◆ Page excerpt
[START]
Who’s controlling the controllers?
Heinemann is critical of the fact that the European Commission has also been far too lenient on debtor nations in the past.
He feels the key role that the European Commission plays in enforcing debt rules is one of the central design flaws of the entire eurozone system.
As a de-facto government, the EU is ill-equipped to be “a neutral arbiter when it comes to member states taking on debt,” he said.
“Because it is always in a situation in which it has to enter negotiations with a member state in order to arrive at a compromise.”
Heinemann would like to see more oversight from the European Fiscal Board (EFB), which evaluates whether the European Commission accurately assesses member states’ financial situations and whether it is correctly applying Stability and Growth Pact measures.
Regrettably, says Heinemann, the EFB has absolutely no political say.
Extorting cash transfers from northern EU member states
“But if the European Commission continues to operate so politically — that is, to continue to opt for political compromise rather than getting tough — then I see dark days when it comes to debt accumulation in the eurozone,” Heinemann said.
[END]
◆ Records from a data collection
[START]
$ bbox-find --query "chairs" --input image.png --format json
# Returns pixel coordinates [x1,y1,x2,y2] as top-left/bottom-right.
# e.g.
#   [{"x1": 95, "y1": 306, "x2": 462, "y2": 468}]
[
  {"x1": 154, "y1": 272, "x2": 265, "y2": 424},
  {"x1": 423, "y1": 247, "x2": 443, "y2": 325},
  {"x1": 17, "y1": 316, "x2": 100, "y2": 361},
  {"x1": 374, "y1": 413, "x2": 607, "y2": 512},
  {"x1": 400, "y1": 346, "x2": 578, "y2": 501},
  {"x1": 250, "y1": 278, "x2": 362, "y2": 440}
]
[END]
◆ To do
**a.** In the excerpt on eurozone debt rules, why does Heinemann think the EU can't act as a neutral arbiter when member states take on debt? Answer in one to three sentences.
**b.** Copy the excerpt on eurozone debt rules word for word, from "Heinemann is critical" to "Growth Pact measures.".
These records are separate material, unrelated to the excerpt on eurozone debt rules.

◆ Results of the exercise
**a.** Heinemann says the EU, acting as a de-facto government, is always in a position where it has to enter negotiations with a member state to reach a compromise. That need to bargain is why he sees it as ill-equipped to be a neutral arbiter on member states' debt.

**b.**
Heinemann is critical of the fact that the European Commission has also been far too lenient on debtor nations in the past.
He feels the key role that the European Commission plays in enforcing debt rules is one of the central design flaws of the entire eurozone system.
As a de-facto government, the EU is ill-equipped to be “a neutral arbiter when it comes to member states taking on debt,” he said.
“Because it is always in a situation in which it has to enter negotiations with a member state in order to arrive at a compromise.”
Heinemann would like to see more oversight from the European Fiscal Board (EFB), which evaluates whether the European Commission accurately assesses member states’ financial situations and whether it is correctly applying Stability and Growth Pact measures.